[START OF Reading text]

Studio album / Live album by Joe Henderson
- Released: 1979
- Recorded: June 2, 1977 & November 5, 1978
- Venue: Wichita State University, KA
- Studio: Trixi Studio, Munich, Germany
- Genre: Jazz
- Length: 37:59
- Label: Enja 3037
- Producer: Horst Weber and Matthias Winckelmann

Joe Henderson chronology
| Black Narcissus (1976) | Barcelona (1979) | Relaxin' at Camarillo (1979) |

= Barcelona (Joe Henderson album) =

Barcelona is an album by American jazz saxophonist Joe Henderson featuring an extended live track recorded in 1977 and two studio recordings from 1978 in West Germany which was released on the Enja label in 1979. Henderson appears in a trio with bassist Wayne Darling and drummer Ed Soph.

[END OF Reading text]
[START OF Raw records]

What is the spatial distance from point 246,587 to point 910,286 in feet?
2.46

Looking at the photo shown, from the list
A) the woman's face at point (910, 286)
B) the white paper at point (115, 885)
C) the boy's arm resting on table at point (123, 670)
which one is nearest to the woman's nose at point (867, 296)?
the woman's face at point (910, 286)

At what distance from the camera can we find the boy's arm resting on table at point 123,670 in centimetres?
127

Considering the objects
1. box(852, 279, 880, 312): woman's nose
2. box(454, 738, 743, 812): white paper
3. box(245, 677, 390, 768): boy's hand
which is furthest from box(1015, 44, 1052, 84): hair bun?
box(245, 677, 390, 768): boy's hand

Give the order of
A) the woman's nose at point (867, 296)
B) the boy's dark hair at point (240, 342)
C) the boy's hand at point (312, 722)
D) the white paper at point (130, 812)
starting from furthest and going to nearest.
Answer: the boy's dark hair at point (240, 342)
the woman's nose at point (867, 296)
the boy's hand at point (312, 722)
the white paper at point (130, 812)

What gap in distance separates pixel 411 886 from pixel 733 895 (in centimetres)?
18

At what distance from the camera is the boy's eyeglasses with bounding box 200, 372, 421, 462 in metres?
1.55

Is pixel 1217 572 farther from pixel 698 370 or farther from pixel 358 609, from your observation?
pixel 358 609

[END OF Raw records]

§ **Written exercise 1**
In the text about the album Barcelona, who plays drums?
§ **Written exercise 2**
Name every musician in the trio that the Barcelona album text lists, with each one's instrument.

§ **Finished answer 1**
Ed Soph

§ **Finished answer 2**
Joe Henderson (saxophone), Wayne Darling (bass), Ed Soph (drums)